▸ CONSIGNE
Remplace « building window » par « apartment window » partout dans la liste ci-dessous, puis recopie-la sans aucune autre modification.

▸ LISTE FOURNIE
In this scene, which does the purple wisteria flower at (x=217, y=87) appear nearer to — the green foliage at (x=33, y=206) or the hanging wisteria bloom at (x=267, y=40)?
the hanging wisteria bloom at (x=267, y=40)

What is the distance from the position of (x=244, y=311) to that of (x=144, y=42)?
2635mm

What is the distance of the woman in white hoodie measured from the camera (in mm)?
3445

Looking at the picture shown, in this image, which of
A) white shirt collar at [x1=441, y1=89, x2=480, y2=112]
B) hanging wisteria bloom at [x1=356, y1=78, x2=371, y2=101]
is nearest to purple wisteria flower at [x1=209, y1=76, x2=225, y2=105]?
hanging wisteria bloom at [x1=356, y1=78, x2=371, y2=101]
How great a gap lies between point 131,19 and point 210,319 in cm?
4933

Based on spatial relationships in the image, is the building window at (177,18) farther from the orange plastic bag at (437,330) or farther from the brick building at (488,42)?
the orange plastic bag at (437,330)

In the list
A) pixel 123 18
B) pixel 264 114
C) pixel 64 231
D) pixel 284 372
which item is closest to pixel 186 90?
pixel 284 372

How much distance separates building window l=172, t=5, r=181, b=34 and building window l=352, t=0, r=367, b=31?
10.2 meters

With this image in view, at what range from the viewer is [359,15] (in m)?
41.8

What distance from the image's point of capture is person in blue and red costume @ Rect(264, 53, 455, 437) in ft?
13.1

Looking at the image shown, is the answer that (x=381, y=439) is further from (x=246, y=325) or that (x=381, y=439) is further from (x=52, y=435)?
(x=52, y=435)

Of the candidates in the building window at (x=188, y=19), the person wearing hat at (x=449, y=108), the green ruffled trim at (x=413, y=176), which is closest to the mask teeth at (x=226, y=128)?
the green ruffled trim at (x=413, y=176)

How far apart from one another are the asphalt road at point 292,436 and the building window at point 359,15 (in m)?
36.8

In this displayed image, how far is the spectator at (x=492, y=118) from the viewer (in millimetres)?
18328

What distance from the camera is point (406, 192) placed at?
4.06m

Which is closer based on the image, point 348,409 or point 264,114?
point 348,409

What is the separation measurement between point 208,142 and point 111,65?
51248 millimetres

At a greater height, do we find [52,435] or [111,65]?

▸ RÉSULTAT OBTENU
In this scene, which does the purple wisteria flower at (x=217, y=87) appear nearer to — the green foliage at (x=33, y=206) or the hanging wisteria bloom at (x=267, y=40)?
the hanging wisteria bloom at (x=267, y=40)

What is the distance from the position of (x=244, y=311) to that of (x=144, y=42)?
2635mm

What is the distance of the woman in white hoodie measured from the camera (in mm)?
3445

Looking at the picture shown, in this image, which of
A) white shirt collar at [x1=441, y1=89, x2=480, y2=112]
B) hanging wisteria bloom at [x1=356, y1=78, x2=371, y2=101]
is nearest to purple wisteria flower at [x1=209, y1=76, x2=225, y2=105]?
hanging wisteria bloom at [x1=356, y1=78, x2=371, y2=101]
How great a gap lies between point 131,19 and point 210,319 in cm?
4933

Based on spatial relationships in the image, is the apartment window at (177,18) farther from the orange plastic bag at (437,330) or farther from the brick building at (488,42)?
the orange plastic bag at (437,330)

In the list
A) pixel 123 18
B) pixel 264 114
C) pixel 64 231
D) pixel 284 372
which item is closest to pixel 186 90?
pixel 284 372

How much distance separates apartment window l=172, t=5, r=181, b=34 and apartment window l=352, t=0, r=367, b=31?
10.2 meters

With this image in view, at what range from the viewer is [359,15] (in m)?
41.8

What distance from the image's point of capture is person in blue and red costume @ Rect(264, 53, 455, 437) in ft?
13.1

Looking at the image shown, is the answer that (x=381, y=439) is further from (x=246, y=325) or that (x=381, y=439) is further from (x=52, y=435)?
(x=52, y=435)

Of the candidates in the apartment window at (x=188, y=19), the person wearing hat at (x=449, y=108), the green ruffled trim at (x=413, y=176), which is closest to the mask teeth at (x=226, y=128)?
the green ruffled trim at (x=413, y=176)

How far apart from one another are the asphalt road at point 292,436 and the apartment window at point 359,15 (in m)?
36.8

In this displayed image, how far is the spectator at (x=492, y=118) from the viewer (in millimetres)?
18328

What distance from the camera is point (406, 192) placed at?
4.06m

Which is closer based on the image, point 348,409 or point 264,114?
point 348,409

What is the separation measurement between point 208,142 and point 111,65?
51248 millimetres

At a greater height, do we find [52,435] or [111,65]?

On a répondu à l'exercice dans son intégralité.